In the papers The periodic Floer homology of a Dehn twist, Rounding corners of polygons and the embedded contact homology of $T^3$, and Combinatorial embedded contact homology for toric contact manifolds, Hutchings and Sullivan, and Choi, use an interesting trick to dismiss the existence of pseudoholomorphic curves counted by the ECH differential.
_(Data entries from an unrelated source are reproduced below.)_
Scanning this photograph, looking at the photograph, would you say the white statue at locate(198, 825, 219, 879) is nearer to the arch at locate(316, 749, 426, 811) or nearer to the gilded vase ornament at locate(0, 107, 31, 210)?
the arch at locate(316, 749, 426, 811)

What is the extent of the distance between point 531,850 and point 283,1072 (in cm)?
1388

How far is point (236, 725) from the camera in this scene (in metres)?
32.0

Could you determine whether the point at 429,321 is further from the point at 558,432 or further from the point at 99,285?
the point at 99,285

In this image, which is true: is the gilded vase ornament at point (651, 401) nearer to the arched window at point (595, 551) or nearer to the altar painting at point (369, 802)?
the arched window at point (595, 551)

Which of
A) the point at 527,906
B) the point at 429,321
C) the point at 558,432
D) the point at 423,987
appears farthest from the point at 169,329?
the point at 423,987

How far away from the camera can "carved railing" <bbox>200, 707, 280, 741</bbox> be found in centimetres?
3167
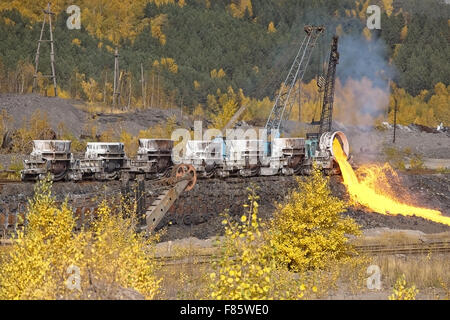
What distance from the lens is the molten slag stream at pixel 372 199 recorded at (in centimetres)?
4500

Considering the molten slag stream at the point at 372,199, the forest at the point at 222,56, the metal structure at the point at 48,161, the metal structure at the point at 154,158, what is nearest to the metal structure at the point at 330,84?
the molten slag stream at the point at 372,199

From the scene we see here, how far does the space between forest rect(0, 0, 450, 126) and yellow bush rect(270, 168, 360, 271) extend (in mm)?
66231

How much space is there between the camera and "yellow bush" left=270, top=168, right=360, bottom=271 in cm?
2289

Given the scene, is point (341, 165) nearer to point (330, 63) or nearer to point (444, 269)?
point (330, 63)

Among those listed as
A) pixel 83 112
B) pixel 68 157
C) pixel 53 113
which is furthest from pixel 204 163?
pixel 83 112

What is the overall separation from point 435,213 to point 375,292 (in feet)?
93.3

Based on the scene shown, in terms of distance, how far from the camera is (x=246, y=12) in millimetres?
190625

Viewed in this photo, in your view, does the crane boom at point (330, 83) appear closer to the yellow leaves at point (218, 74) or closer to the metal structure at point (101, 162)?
the metal structure at point (101, 162)

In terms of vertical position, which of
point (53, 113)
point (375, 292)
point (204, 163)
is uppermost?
point (53, 113)

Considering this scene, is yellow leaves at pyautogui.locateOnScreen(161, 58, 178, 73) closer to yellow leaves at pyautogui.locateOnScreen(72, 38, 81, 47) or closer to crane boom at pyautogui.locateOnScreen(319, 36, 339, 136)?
yellow leaves at pyautogui.locateOnScreen(72, 38, 81, 47)

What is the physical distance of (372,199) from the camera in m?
47.9

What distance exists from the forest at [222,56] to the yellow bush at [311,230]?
2608 inches

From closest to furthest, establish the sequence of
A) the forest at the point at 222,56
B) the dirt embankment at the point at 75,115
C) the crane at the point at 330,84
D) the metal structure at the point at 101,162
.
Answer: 1. the metal structure at the point at 101,162
2. the crane at the point at 330,84
3. the dirt embankment at the point at 75,115
4. the forest at the point at 222,56

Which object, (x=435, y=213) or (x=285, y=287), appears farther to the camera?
(x=435, y=213)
That is, they are in a Morse–Bott degenerate setting, so they perturb the contact form to get only two "non-degenerate" Reeb orbits (an elliptic and a positive hyperbolic orbits) for every foliated tori, and they do this for all tori with "energy" less that a fixed $L$, then make this $L\rightarrow \infty$ and you get a sequence of contact forms converging to the initial one (See page 9 of Choi - Combinatorial embedded contact homology for toric contact manifolds for example).
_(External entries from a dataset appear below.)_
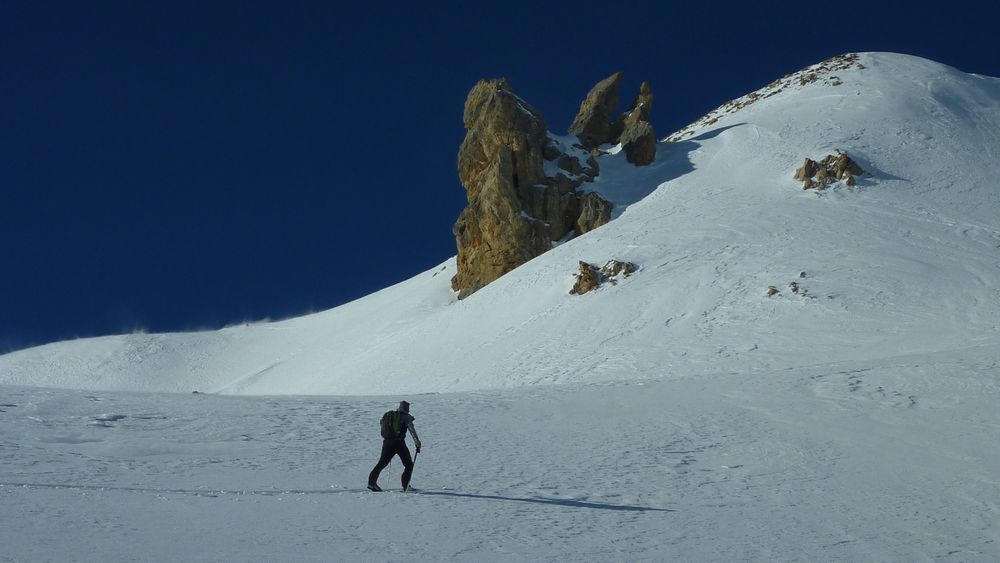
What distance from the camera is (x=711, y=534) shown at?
33.8ft

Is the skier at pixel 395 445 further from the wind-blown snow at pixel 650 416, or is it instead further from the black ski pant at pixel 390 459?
the wind-blown snow at pixel 650 416

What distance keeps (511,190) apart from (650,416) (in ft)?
123

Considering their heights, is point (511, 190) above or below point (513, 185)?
below

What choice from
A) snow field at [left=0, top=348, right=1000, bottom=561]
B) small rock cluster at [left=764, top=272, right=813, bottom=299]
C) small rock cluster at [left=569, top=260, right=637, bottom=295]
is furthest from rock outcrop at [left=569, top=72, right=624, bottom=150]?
snow field at [left=0, top=348, right=1000, bottom=561]

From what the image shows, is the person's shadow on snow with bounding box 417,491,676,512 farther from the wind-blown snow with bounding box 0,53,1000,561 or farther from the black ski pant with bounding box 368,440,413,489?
the black ski pant with bounding box 368,440,413,489

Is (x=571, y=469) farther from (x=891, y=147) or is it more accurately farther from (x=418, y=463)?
(x=891, y=147)

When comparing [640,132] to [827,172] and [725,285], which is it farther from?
[725,285]

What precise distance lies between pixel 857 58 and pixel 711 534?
70056mm

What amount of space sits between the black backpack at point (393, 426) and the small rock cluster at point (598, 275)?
1023 inches

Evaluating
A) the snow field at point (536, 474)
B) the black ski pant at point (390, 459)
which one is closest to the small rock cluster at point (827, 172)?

Anyway, to do this perturbation in every such torus, Morse functions in $S^1$ are required, they are carefully chosen so that the (only two) extremal values of the function are at "specific" places; this "specificity" is made clear by parametrizing the space of Reeb orbits in any such foliated tori (see (57) in Lemma A.1 of Hutchings and Sullivan - The periodic Floer homology of a Dehn twist and the proof therein for example).
It happens that in such a perturbative setting some necessary conditions can be found for the pseudoholomorphic curves counted by the ECH differential to meet, however some of the curves satisfying these conditions can actually be eliminated of the count by perturbing in "the right way" and by this I mean using the specific choices of the Morse functions.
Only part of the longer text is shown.